> [SHORT EXERCISE]:
Print the following material word for word, keeping every line in its original order.

> [THE RECORDS]:
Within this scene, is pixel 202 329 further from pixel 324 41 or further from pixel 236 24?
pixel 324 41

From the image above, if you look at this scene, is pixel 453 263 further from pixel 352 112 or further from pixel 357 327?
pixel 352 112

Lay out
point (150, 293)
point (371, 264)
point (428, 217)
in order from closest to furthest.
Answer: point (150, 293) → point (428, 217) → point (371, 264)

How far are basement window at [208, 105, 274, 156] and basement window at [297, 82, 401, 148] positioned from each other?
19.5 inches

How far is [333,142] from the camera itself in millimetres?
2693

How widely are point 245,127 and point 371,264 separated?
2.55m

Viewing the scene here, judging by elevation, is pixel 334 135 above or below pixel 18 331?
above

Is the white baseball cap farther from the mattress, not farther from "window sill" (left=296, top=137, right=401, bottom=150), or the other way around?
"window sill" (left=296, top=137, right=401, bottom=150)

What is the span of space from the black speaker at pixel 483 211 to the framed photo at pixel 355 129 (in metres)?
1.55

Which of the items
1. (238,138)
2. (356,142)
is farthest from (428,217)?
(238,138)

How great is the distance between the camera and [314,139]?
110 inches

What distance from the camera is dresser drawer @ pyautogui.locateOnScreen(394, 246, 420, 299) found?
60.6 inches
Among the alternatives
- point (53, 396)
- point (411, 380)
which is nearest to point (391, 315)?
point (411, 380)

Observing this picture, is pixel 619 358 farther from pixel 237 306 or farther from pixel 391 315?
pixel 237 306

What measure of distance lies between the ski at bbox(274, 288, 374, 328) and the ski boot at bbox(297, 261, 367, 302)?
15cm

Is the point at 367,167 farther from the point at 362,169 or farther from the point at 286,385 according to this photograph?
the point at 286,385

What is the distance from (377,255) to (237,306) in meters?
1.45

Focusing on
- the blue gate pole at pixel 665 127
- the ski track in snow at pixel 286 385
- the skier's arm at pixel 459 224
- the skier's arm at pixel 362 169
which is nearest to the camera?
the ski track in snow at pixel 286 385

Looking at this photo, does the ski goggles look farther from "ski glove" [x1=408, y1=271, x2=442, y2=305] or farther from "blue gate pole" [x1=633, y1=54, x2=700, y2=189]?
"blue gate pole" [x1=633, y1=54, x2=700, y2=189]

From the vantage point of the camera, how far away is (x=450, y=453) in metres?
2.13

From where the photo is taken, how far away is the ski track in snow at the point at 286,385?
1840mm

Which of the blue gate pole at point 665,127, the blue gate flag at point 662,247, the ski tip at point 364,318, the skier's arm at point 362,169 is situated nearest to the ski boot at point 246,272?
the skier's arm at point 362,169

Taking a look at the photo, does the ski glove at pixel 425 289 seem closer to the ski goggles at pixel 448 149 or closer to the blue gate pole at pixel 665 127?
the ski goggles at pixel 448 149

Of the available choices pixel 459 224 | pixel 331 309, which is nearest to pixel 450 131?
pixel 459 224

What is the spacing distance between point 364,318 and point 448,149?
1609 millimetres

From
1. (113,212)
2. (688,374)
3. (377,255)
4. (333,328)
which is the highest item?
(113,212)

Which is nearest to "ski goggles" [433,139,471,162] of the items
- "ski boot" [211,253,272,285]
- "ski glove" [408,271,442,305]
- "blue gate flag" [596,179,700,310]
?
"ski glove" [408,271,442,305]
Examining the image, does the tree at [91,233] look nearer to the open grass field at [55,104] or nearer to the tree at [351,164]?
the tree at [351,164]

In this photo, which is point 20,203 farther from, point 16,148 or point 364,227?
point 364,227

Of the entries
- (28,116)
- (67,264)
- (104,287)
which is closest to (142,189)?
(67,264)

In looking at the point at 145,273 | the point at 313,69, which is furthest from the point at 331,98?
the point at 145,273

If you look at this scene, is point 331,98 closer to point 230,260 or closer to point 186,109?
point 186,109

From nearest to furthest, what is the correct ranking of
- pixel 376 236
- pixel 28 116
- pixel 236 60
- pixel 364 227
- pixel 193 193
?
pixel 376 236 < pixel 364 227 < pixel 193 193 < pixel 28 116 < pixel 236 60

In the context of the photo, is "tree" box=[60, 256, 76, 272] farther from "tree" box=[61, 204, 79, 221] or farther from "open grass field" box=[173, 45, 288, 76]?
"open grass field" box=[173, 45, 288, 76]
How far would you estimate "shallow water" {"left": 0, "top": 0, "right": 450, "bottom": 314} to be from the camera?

> [RESULT OF THIS TASK]:
Within this scene, is pixel 202 329 further from pixel 324 41 or further from pixel 236 24?
pixel 324 41

From the image above, if you look at this scene, is pixel 453 263 further from pixel 352 112 or further from pixel 357 327?
pixel 352 112

Lay out
point (150, 293)
point (371, 264)
point (428, 217)
in order from closest to furthest.
Answer: point (150, 293) → point (428, 217) → point (371, 264)

How far are basement window at [208, 105, 274, 156] and basement window at [297, 82, 401, 148] positioned from each other?
19.5 inches

How far is [333,142] from the camera itself in millimetres?
2693

How widely are point 245,127 and point 371,264 separated?
2.55m

Viewing the scene here, judging by elevation, is pixel 334 135 above or below pixel 18 331?
above

Is the white baseball cap farther from the mattress, not farther from "window sill" (left=296, top=137, right=401, bottom=150), or the other way around?
"window sill" (left=296, top=137, right=401, bottom=150)

What is the span of space from the black speaker at pixel 483 211 to the framed photo at pixel 355 129 (in metres)?
1.55

Which of the items
1. (238,138)
2. (356,142)
is farthest from (428,217)?
(238,138)

How great is the distance between the camera and [314,139]?
110 inches

What distance from the camera is dresser drawer @ pyautogui.locateOnScreen(394, 246, 420, 299) found?
60.6 inches
Among the alternatives
- point (53, 396)
- point (411, 380)
which is nearest to point (391, 315)?
point (411, 380)

Observing this picture, is pixel 619 358 farther from pixel 237 306 or farther from pixel 391 315?
pixel 237 306

What measure of distance lies between the ski at bbox(274, 288, 374, 328) and the ski boot at bbox(297, 261, 367, 302)?
15cm

Is the point at 367,167 farther from the point at 362,169 or farther from the point at 286,385 according to this photograph?
the point at 286,385

What is the distance from (377,255) to (237,306) in meters?
1.45

Focusing on
- the blue gate pole at pixel 665 127
- the ski track in snow at pixel 286 385
- the skier's arm at pixel 459 224
- the skier's arm at pixel 362 169
which is nearest to the camera?
the ski track in snow at pixel 286 385

Looking at this photo, does the ski goggles look farther from "ski glove" [x1=408, y1=271, x2=442, y2=305] or farther from "blue gate pole" [x1=633, y1=54, x2=700, y2=189]?
"blue gate pole" [x1=633, y1=54, x2=700, y2=189]

From the vantage point of the camera, how far away is (x=450, y=453) in metres?
2.13

From where the photo is taken, how far away is the ski track in snow at the point at 286,385?
1840mm

Which of the blue gate pole at point 665,127, the blue gate flag at point 662,247, the ski tip at point 364,318, the skier's arm at point 362,169 is situated nearest to the ski boot at point 246,272?
the skier's arm at point 362,169

Taking a look at the photo, does the ski glove at pixel 425 289 seem closer to the ski goggles at pixel 448 149 or closer to the blue gate pole at pixel 665 127?
the ski goggles at pixel 448 149

Of the available choices pixel 459 224 | pixel 331 309, which is nearest to pixel 450 131?
pixel 459 224

What is the spacing distance between point 364,318 and point 448,149?
1609 millimetres

From
1. (113,212)
2. (688,374)
3. (377,255)
4. (333,328)
which is the highest item?
(113,212)

Which is nearest to "ski goggles" [433,139,471,162] of the items
- "ski boot" [211,253,272,285]
- "ski glove" [408,271,442,305]
- "blue gate flag" [596,179,700,310]
?
"ski glove" [408,271,442,305]
Examining the image, does the tree at [91,233] look nearer to the open grass field at [55,104] or nearer to the tree at [351,164]?
the tree at [351,164]

In this photo, which is point 20,203 farther from, point 16,148 or point 364,227?
point 364,227

Of the entries
- (28,116)
- (67,264)
- (104,287)
which is closest to (142,189)?
(67,264)

In looking at the point at 145,273 | the point at 313,69, which is furthest from the point at 331,98?
the point at 145,273

If you look at this scene, is point 331,98 closer to point 230,260 or closer to point 186,109?
point 186,109

From nearest to furthest, what is the correct ranking of
- pixel 376 236
- pixel 28 116
- pixel 236 60
- pixel 364 227
- pixel 193 193
?
pixel 376 236 < pixel 364 227 < pixel 193 193 < pixel 28 116 < pixel 236 60

In the context of the photo, is "tree" box=[60, 256, 76, 272] farther from "tree" box=[61, 204, 79, 221] or farther from "open grass field" box=[173, 45, 288, 76]?
"open grass field" box=[173, 45, 288, 76]
How far would you estimate "shallow water" {"left": 0, "top": 0, "right": 450, "bottom": 314} to be from the camera?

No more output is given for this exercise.